Solution Approach 2:
The chat monitoring and message prioritization functions are automated through AI algorithms that independently analyze chat content, detect important messages based on predefined criteria, and surface them to the presenter. This self-service approach eliminates the need for the presenter to manually scan through all chat messages, freeing them to focus on responding to identified important interactions.
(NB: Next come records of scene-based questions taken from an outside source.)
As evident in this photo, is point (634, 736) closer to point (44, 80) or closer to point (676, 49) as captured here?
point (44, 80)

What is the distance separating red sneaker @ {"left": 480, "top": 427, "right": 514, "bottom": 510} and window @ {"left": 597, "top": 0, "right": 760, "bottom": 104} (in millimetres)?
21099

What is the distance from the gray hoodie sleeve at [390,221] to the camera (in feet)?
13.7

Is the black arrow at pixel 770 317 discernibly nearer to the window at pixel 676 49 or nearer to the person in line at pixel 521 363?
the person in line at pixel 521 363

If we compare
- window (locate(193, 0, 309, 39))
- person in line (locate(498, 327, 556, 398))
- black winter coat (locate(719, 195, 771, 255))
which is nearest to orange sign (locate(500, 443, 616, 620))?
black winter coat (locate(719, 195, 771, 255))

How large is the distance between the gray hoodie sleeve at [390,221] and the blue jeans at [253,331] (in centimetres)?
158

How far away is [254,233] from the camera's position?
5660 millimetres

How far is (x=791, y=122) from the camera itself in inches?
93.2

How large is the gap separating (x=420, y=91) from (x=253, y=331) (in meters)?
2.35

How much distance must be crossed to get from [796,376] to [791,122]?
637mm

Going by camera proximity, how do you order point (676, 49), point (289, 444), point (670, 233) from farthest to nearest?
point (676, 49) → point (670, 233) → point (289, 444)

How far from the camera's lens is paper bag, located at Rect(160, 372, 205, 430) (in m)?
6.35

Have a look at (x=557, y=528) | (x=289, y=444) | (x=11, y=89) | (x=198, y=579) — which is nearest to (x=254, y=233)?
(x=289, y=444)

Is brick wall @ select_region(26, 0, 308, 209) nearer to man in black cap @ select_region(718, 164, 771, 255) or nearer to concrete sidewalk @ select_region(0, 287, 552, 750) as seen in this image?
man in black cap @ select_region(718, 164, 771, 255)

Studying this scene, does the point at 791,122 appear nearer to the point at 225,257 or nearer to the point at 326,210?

2Adaptability or versatility
If the presenter tries to address every chat message to engage the audience, then engagement increases, but the presenter becomes overwhelmed and cannot keep up with the pace
Solution Approach 1:
Instead of treating all chat messages uniformly, the system applies different quality levels of attention to different messages based on their importance. Important messages identified by the AI are highlighted and prioritized for presenter response, while less critical messages are monitored but not requiring immediate attention. This local quality approach enables the presenter to focus engagement efforts on messages that matter most, maintaining high audience engagement without overwhelming the presenter.
3Productivity
If chat messages are posted rapidly to maintain active engagement, then participant engagement increases, but important messages get buried or scroll outside the chat space
Solution Approach 1:
The AI system performs preliminary analysis of chat messages as they arrive, identifying important messages before they get buried in the fast-scrolling chat feed. By detecting and flagging important messages in advance, the system ensures they are not lost among the volume of rapid chat traffic, allowing the presenter to address them at appropriate moments without missing critical participant interactions.
Data Source
AI summary
Systems and methods are described for monitoring chat activity in a live streaming session and automatically presenting prompts that include information of a supplemental content item that is related to the topic of the chat for presentation during the streaming session. The system receives and analyzes a chat message to determine its topic(s). A determination is made whether the topic is prominent and if a supplemental content item that is supported by the presenter relates to the topic of the chat. Upon a positive determination, a prompt is dynamically populated and displayed to the presenter. The presenter may verbally present the content of the prompt, or the supplemental content item may be displayed in other formats, during the streaming session. Presentation metrics and user engagement metrics may be obtained and provided to the supplemental content item provider.